Tanpa adanya pengaturan jabatan hakim yang jelas dan baik, maka kedudukan hakim dalam pelaksanaan kekuasaan kehakiman, rawan mendapatkan intervensi extra judicial yang merusak martabat dan keluhuran seorang hakim.
Ketua Mahkamah Agung Prof. Dr. Sunarto, S.H., M.H melantik dan mengambil sumpah jabatan 4 Ketua Pengadilan Tinggi Agama (KPTA) pada Rabu (2/7/ 2025) di ruang Kusumaatmadja lantai 14, gedung Mahkamah Agung, Jakarta. Foto Humas MA
Ketua Mahkamah Agung Prof. Dr. Sunarto, S.H., M.H melantik dan mengambil sumpah jabatan 4 Ketua Pengadilan Tinggi Agama (KPTA) pada Rabu (2/7/ 2025) di ruang Kusumaatmadja lantai 14, gedung Mahkamah Agung, Jakarta. Foto Humas MA

Dalam retrospektif sejarah Indonesia, kekuasaan kehakiman cabang kekuasaan negara, yang tidak pernah dibiarkan merdeka seutuhnya, sejak awal berdirinya negara hingga saat ini.
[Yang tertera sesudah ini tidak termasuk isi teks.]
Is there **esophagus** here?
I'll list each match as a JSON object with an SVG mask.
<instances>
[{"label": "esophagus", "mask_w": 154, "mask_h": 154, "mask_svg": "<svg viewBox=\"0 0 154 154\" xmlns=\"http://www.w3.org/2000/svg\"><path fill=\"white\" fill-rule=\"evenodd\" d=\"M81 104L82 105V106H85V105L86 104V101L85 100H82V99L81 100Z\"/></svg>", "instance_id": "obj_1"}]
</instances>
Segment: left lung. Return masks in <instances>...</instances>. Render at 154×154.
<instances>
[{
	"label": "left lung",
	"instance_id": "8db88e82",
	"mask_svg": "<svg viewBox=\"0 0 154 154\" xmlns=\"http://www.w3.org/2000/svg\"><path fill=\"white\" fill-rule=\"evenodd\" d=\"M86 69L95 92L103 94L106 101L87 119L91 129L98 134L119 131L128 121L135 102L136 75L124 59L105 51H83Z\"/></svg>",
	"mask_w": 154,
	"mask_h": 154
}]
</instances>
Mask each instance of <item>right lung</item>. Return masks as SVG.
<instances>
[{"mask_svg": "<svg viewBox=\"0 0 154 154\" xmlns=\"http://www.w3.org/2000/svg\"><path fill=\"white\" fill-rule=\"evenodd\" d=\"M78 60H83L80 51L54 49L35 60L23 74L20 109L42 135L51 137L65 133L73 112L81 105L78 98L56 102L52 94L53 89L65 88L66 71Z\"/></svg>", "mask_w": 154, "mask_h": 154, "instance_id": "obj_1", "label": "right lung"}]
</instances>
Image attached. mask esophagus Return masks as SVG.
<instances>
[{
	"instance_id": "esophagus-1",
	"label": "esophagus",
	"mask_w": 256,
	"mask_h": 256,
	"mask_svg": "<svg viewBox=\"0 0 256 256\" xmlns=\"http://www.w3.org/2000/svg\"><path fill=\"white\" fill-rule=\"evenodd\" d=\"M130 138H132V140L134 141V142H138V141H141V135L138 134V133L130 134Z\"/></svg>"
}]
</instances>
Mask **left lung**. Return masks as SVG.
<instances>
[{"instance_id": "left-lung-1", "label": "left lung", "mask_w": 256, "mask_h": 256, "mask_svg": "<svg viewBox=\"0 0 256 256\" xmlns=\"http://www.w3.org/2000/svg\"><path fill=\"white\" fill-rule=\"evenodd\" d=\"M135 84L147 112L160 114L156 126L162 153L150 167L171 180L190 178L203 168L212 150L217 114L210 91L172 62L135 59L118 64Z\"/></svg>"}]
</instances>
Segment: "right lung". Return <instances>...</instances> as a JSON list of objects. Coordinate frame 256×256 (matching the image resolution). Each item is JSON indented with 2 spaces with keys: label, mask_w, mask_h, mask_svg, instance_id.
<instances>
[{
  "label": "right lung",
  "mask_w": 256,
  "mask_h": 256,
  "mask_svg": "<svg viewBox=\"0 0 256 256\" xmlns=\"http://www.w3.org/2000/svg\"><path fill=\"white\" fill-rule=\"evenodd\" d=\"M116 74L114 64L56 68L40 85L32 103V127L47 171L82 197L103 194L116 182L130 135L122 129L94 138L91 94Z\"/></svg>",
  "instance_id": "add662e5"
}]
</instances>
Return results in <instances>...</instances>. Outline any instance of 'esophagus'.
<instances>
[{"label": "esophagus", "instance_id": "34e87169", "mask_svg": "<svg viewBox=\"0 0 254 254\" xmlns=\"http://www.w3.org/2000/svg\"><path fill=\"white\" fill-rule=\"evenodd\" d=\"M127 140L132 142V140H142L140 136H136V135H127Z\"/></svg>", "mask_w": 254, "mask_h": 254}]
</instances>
Pasca-Reformasi, dualisme kedudukan hakim masih terjadi, satu sisi hakim telah ditetapkan sebagai pejabat negara, tetapi sisi lain, hakim bercita rasa Pegawai Negeri Sipil (PNS). 
Berdasarkan Undang-Undang Nomor 5 Tahun 2014 tentang Aparatur Sipil Negara (UU ASN), hakim ditetapkan sebagai pejabat negara, tetapi sistem rekrutmen, kepangkatan, mutasi, sistem gaji hingga pensiun hakim, mengikuti pola PNS. Sehingga hakim seringkali disebut pejabat negara rasa PNS.
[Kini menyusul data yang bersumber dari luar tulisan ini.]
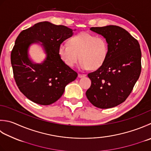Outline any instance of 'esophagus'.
Returning <instances> with one entry per match:
<instances>
[{"mask_svg":"<svg viewBox=\"0 0 151 151\" xmlns=\"http://www.w3.org/2000/svg\"><path fill=\"white\" fill-rule=\"evenodd\" d=\"M78 76L79 78H82V77H84V76H86V75H84V74H78Z\"/></svg>","mask_w":151,"mask_h":151,"instance_id":"obj_1","label":"esophagus"}]
</instances>
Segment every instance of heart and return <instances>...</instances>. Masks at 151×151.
Returning <instances> with one entry per match:
<instances>
[{"mask_svg": "<svg viewBox=\"0 0 151 151\" xmlns=\"http://www.w3.org/2000/svg\"><path fill=\"white\" fill-rule=\"evenodd\" d=\"M69 44H61L58 53L67 66L78 63L82 70L97 69L105 63L109 55V44L105 38L82 32L69 38Z\"/></svg>", "mask_w": 151, "mask_h": 151, "instance_id": "heart-1", "label": "heart"}]
</instances>
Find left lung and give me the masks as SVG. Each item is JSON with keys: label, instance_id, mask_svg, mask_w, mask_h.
Returning a JSON list of instances; mask_svg holds the SVG:
<instances>
[{"label": "left lung", "instance_id": "8db88e82", "mask_svg": "<svg viewBox=\"0 0 151 151\" xmlns=\"http://www.w3.org/2000/svg\"><path fill=\"white\" fill-rule=\"evenodd\" d=\"M109 44L105 63L88 75L91 81L86 95L93 105L100 109L120 105L131 93L141 71V52L138 41L120 27H91Z\"/></svg>", "mask_w": 151, "mask_h": 151}]
</instances>
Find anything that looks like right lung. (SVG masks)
<instances>
[{
  "mask_svg": "<svg viewBox=\"0 0 151 151\" xmlns=\"http://www.w3.org/2000/svg\"><path fill=\"white\" fill-rule=\"evenodd\" d=\"M73 35L71 29L48 22L36 23L20 32L12 50L11 64L17 87L27 98L39 105L52 104L77 77V73L64 63L58 53L60 44ZM38 42L43 43L47 54L40 64L28 56L29 46Z\"/></svg>",
  "mask_w": 151,
  "mask_h": 151,
  "instance_id": "add662e5",
  "label": "right lung"
}]
</instances>
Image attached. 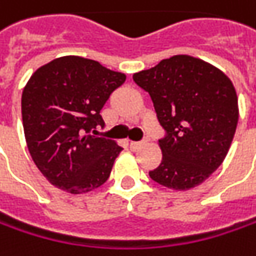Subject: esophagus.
<instances>
[{
    "instance_id": "obj_1",
    "label": "esophagus",
    "mask_w": 256,
    "mask_h": 256,
    "mask_svg": "<svg viewBox=\"0 0 256 256\" xmlns=\"http://www.w3.org/2000/svg\"><path fill=\"white\" fill-rule=\"evenodd\" d=\"M144 142H146V141H140V142H136V141H131V142H130V147L132 148V150H138V148L141 147Z\"/></svg>"
}]
</instances>
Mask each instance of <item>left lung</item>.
I'll return each mask as SVG.
<instances>
[{
    "instance_id": "obj_1",
    "label": "left lung",
    "mask_w": 256,
    "mask_h": 256,
    "mask_svg": "<svg viewBox=\"0 0 256 256\" xmlns=\"http://www.w3.org/2000/svg\"><path fill=\"white\" fill-rule=\"evenodd\" d=\"M151 98L166 136L150 177L172 190L203 183L224 162L236 131V90L224 72L178 54L132 76Z\"/></svg>"
}]
</instances>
Apabila mengingat kembali konsep trias politica, yang digaungkan Montesquieu, kekuasaan kehakiman adalah cabang kekuasaan merdeka dan seharusnya sederajat cabang kekuasaan lain (eksekutif dan legislatif). Maka, kekuasaan kehakiman idealnya manifestasi kekuasaan negara, bukan kekuasaan pemerintah.

Dengan demikian, urgensi UU Jabatan Hakim tidak bisa dipandang sebelah mata. Selama ini, status hakim sebagai pejabat negara hanya tercantum dalam beberapa undang-undang secara parsial. Rekrutmen hakim, juga berganti-ganti polanya menggunakan dasar hukum Peraturan Mahkamah Agung. 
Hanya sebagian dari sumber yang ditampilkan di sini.